• **Task to complete**
Give everything from the line containing "Is point (624, 77)" down to the end of the listing below as a Markdown table with the columns No. and Text, one row per line and blank lines skipped.

▬▬▬▬▬▬

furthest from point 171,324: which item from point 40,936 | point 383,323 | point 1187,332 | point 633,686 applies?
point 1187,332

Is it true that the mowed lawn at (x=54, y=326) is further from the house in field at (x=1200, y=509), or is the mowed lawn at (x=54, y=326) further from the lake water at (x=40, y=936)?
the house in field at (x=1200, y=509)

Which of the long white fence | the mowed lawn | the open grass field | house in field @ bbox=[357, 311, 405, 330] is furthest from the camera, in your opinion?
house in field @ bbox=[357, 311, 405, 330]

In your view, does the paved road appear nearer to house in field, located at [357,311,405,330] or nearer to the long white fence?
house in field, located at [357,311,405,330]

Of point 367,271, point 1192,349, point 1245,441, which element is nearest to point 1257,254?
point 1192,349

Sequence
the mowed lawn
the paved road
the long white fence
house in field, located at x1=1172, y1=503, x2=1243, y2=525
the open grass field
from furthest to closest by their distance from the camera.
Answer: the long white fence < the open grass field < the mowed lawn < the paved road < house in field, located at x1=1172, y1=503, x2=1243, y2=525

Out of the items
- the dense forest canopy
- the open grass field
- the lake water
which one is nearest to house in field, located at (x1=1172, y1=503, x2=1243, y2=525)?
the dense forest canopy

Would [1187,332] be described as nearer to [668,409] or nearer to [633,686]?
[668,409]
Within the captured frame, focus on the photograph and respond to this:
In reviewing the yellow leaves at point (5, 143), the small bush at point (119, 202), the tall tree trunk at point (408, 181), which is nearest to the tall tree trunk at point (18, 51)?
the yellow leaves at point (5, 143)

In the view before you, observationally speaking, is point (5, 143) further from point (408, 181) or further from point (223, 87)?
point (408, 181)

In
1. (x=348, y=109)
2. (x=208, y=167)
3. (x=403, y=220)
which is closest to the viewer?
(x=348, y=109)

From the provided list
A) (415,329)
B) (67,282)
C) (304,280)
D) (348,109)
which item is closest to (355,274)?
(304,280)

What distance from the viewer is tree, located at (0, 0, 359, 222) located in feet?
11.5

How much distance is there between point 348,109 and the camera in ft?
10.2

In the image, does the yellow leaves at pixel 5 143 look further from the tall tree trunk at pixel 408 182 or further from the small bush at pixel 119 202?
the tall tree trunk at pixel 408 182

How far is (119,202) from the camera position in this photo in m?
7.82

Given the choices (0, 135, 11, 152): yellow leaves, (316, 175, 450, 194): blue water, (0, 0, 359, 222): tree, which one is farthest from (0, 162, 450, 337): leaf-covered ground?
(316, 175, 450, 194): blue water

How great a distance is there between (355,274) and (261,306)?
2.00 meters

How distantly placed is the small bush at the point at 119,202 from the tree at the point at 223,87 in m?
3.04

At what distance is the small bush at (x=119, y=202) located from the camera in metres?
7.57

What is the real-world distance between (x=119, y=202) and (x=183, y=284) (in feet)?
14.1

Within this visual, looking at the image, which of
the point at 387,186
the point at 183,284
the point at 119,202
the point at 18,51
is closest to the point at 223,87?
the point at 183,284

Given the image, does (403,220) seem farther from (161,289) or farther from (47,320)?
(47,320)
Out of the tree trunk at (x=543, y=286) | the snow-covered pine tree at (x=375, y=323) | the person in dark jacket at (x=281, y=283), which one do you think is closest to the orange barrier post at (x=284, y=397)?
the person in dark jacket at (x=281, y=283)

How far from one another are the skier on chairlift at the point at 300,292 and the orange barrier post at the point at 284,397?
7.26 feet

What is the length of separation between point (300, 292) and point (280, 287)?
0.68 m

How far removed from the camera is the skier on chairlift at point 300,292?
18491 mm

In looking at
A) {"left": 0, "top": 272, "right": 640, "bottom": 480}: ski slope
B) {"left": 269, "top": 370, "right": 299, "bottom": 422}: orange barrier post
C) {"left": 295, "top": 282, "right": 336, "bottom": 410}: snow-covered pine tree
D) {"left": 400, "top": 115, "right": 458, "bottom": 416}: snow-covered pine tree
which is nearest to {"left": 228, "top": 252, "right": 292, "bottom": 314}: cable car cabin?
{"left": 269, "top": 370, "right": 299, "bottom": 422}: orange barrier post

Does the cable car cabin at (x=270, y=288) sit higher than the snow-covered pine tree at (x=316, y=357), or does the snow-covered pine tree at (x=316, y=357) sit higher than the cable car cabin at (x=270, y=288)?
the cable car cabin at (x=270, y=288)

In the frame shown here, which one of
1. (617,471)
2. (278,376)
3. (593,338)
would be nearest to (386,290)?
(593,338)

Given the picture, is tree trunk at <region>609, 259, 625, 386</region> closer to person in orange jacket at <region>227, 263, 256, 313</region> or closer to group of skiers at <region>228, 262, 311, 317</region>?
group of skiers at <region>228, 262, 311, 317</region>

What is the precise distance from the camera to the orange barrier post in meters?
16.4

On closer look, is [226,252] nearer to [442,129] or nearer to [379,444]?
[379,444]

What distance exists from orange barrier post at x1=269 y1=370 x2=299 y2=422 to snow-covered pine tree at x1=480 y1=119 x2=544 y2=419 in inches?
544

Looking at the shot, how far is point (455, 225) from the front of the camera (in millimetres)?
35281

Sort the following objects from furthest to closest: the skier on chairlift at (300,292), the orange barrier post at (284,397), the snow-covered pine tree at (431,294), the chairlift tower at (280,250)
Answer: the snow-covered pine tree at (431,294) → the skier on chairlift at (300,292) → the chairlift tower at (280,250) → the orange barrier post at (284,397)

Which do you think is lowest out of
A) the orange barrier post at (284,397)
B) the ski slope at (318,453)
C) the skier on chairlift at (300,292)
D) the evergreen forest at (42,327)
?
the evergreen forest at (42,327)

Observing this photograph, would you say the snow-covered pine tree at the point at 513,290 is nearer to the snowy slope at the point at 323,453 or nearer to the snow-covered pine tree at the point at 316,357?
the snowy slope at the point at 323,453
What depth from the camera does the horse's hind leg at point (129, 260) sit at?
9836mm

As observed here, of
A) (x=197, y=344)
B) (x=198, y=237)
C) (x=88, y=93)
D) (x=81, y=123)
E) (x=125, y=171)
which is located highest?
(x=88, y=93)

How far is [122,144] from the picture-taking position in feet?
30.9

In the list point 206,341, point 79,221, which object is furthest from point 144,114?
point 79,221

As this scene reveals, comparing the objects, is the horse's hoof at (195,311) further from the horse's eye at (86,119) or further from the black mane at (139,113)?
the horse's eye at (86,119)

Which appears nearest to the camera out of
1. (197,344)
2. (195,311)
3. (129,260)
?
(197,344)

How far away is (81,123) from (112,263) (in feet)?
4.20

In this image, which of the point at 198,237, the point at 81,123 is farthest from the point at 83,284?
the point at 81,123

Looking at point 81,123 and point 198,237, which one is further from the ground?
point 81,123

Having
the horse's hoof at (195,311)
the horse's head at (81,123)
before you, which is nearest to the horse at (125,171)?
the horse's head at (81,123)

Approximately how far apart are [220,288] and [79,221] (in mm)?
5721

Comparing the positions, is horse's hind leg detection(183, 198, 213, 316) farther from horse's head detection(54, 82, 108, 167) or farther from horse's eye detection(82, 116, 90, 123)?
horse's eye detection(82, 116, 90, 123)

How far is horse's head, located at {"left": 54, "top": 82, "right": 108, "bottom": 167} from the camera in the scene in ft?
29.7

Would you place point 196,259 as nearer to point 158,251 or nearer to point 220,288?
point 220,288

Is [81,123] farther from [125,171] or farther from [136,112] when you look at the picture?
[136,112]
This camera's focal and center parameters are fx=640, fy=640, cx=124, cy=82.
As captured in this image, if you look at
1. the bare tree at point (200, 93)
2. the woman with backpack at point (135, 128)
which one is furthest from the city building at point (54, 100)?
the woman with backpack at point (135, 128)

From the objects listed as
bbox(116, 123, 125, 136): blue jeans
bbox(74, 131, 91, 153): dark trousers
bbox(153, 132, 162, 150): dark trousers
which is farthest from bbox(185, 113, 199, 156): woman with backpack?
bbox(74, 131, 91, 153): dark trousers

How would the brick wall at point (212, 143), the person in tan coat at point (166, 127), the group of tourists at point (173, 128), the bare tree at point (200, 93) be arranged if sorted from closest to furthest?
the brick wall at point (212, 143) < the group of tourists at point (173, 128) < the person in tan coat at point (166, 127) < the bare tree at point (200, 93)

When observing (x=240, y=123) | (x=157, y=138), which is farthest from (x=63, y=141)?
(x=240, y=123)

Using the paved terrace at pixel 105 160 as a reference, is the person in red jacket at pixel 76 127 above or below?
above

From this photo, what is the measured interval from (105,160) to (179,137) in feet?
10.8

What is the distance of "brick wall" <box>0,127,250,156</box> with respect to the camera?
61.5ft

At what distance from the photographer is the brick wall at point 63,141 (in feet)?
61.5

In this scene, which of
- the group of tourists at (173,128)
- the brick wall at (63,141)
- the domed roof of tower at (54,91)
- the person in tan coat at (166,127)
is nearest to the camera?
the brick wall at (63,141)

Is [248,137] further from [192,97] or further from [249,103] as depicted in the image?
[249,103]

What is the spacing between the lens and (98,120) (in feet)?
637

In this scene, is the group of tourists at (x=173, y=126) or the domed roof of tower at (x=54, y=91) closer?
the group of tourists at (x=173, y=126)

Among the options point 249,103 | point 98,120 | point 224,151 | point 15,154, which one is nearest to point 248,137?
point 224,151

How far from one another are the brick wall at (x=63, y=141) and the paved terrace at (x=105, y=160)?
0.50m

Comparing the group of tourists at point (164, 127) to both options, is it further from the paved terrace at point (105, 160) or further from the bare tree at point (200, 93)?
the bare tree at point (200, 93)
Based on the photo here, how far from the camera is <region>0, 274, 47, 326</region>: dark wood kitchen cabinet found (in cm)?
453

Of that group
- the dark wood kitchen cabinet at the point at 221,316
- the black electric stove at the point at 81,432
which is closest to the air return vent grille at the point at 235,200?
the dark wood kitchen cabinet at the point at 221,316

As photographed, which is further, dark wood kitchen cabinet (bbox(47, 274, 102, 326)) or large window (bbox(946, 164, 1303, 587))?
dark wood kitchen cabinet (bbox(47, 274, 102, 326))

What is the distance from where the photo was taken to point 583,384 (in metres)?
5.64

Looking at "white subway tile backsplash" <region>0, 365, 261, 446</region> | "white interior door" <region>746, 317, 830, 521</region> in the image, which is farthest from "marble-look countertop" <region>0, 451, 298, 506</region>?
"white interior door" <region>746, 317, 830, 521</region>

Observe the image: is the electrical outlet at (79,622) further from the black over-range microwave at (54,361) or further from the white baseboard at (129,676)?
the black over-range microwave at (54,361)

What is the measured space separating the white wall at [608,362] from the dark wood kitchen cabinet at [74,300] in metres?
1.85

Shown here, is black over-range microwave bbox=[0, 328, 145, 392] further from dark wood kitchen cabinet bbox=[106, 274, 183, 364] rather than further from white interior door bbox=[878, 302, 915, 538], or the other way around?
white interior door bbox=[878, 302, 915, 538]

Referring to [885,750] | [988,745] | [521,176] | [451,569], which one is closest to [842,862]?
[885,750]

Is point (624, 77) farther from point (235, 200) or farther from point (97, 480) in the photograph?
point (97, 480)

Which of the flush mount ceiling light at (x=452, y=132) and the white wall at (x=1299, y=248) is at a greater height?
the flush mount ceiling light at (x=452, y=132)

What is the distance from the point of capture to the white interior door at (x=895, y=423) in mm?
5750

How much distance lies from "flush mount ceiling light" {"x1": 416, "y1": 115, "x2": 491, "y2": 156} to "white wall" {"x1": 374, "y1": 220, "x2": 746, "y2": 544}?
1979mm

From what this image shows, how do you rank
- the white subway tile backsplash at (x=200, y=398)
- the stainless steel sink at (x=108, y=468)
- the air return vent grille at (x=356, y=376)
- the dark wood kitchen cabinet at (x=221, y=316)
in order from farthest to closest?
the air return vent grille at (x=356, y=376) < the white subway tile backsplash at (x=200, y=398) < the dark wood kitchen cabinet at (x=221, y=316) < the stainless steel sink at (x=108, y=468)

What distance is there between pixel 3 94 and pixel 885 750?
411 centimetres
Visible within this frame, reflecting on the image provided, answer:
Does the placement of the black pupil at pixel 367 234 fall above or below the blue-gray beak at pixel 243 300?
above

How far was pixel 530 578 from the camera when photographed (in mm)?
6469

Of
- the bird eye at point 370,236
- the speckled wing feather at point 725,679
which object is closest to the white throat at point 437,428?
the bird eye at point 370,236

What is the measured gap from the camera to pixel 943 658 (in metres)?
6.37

▬▬▬▬▬▬

• **The reply**
| No. | Text |
|---|---|
| 1 | Is point (624, 77) farther from point (235, 200) or farther from point (97, 480) in the photograph? |
| 2 | point (97, 480) |
| 3 | Which of the flush mount ceiling light at (x=452, y=132) and the white wall at (x=1299, y=248) is at a greater height? |
| 4 | the flush mount ceiling light at (x=452, y=132) |
| 5 | What is the distance from the point of capture to the white interior door at (x=895, y=423) in mm? |
| 6 | 5750 |
| 7 | How much distance lies from "flush mount ceiling light" {"x1": 416, "y1": 115, "x2": 491, "y2": 156} to "white wall" {"x1": 374, "y1": 220, "x2": 746, "y2": 544}? |
| 8 | 1979mm |
| 9 | From what this image shows, how do you rank |
| 10 | - the white subway tile backsplash at (x=200, y=398) |
| 11 | - the stainless steel sink at (x=108, y=468) |
| 12 | - the air return vent grille at (x=356, y=376) |
| 13 | - the dark wood kitchen cabinet at (x=221, y=316) |
| 14 | in order from farthest to closest? |
| 15 | the air return vent grille at (x=356, y=376) < the white subway tile backsplash at (x=200, y=398) < the dark wood kitchen cabinet at (x=221, y=316) < the stainless steel sink at (x=108, y=468) |
| 16 | What distance is there between pixel 3 94 and pixel 885 750? |
| 17 | 411 centimetres |
| 18 | Visible within this frame, reflecting on the image provided, answer: |
| 19 | Does the placement of the black pupil at pixel 367 234 fall above or below the blue-gray beak at pixel 243 300? |
| 20 | above |
| 21 | How far was pixel 530 578 from the camera when photographed (in mm)? |
| 22 | 6469 |
| 23 | Of |
| 24 | - the bird eye at point 370,236 |
| 25 | - the speckled wing feather at point 725,679 |
| 26 | which object is closest to the white throat at point 437,428? |
| 27 | the bird eye at point 370,236 |
| 28 | What is the measured gap from the camera to pixel 943 658 (in metres)? |
| 29 | 6.37 |